Une affiche clouée à coup de revolver
Le préposé aux affiches cloue les affiches « Wanted » de l’Indien avec la crosse de son revolver. C’est classique, c’est simple, et malgré l’éclatement des codes du western, Sergio Leone en respecte les règles de base les plus simples : on n’utilise jamais de marteau dans l’ouest, toujours la crosse de son revolver, au risque d’en affaiblir les propriétés balistiques. Imparable.






Leone tue sa propre fille
L’Indien se venge et tue la femme et la fille de celui qui l’a trahi (violence inutile ?). La petite fille est la propre fille du réalisateur. Il faut avoir du cran et être vraiment « entier » dans son travail pour faire une chose pareille : tuer sa propre fille d’un an et demi à l’écran. Il faut être totalement vide de superstition soi-même et complètement imperméable aux mauvais œil familial et au qu’en dira-t-on pour commettre un infanticide, même fictif. Sir Chistopher Frayling insiste beaucoup dans son commentaire audio sur les aspects comiques du film, alors que curieusement mon appréciation personnelle de Et pour quelques dollars de plus est absolument exempte de toute distanciation ironique par le biais de l’humour. Les westerns de Leone sont pour moi des tragédies à prendre au premier degré le plus pur, loin de toute volonté parodique. Mais le fait que le réalisateur fasse tuer sa propre fille va dans le sens de Frayling : la violence chez Leone, n’est vraiment pas à prendre au sérieux.

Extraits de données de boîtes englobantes

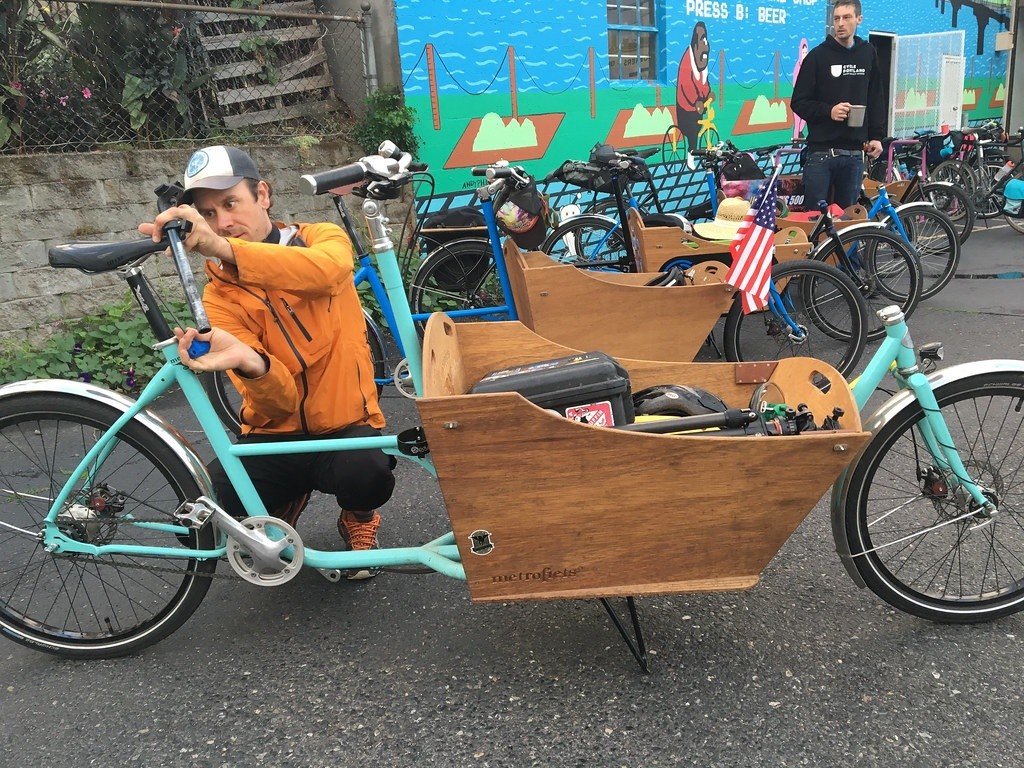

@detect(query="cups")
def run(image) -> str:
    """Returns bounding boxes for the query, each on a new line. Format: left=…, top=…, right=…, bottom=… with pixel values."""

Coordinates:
left=848, top=104, right=867, bottom=127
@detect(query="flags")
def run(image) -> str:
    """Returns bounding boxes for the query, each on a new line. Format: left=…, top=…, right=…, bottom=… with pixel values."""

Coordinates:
left=726, top=168, right=776, bottom=314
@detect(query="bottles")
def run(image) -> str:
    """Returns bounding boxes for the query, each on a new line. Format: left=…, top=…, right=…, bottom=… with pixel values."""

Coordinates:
left=993, top=160, right=1015, bottom=181
left=908, top=167, right=917, bottom=180
left=762, top=403, right=790, bottom=417
left=901, top=163, right=909, bottom=180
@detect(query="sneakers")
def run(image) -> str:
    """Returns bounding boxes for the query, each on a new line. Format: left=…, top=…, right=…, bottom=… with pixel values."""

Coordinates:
left=270, top=491, right=312, bottom=548
left=337, top=509, right=383, bottom=580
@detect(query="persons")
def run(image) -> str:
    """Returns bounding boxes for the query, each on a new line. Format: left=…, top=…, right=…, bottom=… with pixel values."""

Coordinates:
left=139, top=146, right=398, bottom=581
left=790, top=0, right=885, bottom=272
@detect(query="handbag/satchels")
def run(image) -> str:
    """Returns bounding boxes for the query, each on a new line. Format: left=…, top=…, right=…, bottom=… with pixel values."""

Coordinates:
left=929, top=131, right=964, bottom=162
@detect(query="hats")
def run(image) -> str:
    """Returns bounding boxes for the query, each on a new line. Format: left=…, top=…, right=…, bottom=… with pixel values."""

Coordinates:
left=692, top=197, right=751, bottom=239
left=492, top=171, right=546, bottom=250
left=183, top=144, right=262, bottom=195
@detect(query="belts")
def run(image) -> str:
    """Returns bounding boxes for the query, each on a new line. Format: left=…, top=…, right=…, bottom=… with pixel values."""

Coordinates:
left=807, top=146, right=863, bottom=158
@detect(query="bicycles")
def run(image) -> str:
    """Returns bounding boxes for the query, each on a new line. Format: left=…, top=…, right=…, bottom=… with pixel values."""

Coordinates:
left=0, top=138, right=1024, bottom=676
left=327, top=120, right=1023, bottom=401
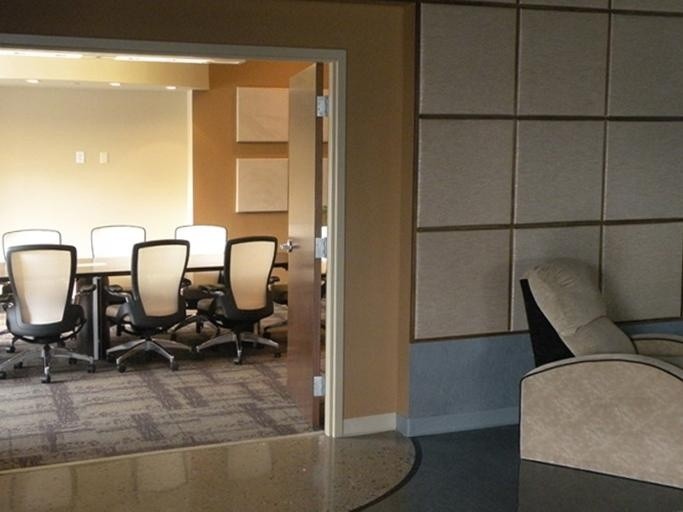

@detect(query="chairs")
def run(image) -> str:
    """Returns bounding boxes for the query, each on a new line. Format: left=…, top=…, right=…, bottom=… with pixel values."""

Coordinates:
left=104, top=240, right=202, bottom=373
left=514, top=255, right=681, bottom=488
left=2, top=225, right=288, bottom=352
left=194, top=236, right=281, bottom=366
left=0, top=245, right=96, bottom=384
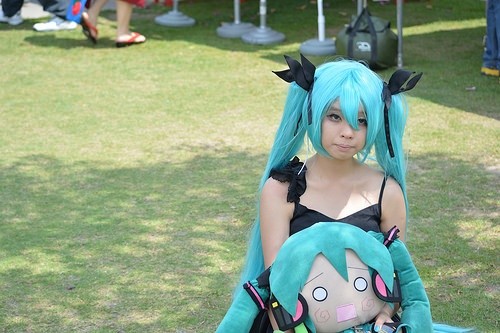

#### EXERCICES:
**1)** Recopiez l'extrait choisi en commençant à « Une affiche clouée » et en terminant à « propriétés balistiques. Imparable. », et remplacez « revolver » par « pistolet ».
**2)** D'après l'extrait choisi, quel âge avait la fille du réalisateur tuée à l'écran ?

#### CORRIGÉS:
**1)**
Une affiche clouée à coup de pistolet
Le préposé aux affiches cloue les affiches « Wanted » de l’Indien avec la crosse de son pistolet. C’est classique, c’est simple, et malgré l’éclatement des codes du western, Sergio Leone en respecte les règles de base les plus simples : on n’utilise jamais de marteau dans l’ouest, toujours la crosse de son pistolet, au risque d’en affaiblir les propriétés balistiques. Imparable.

**2)** Elle avait un an et demi.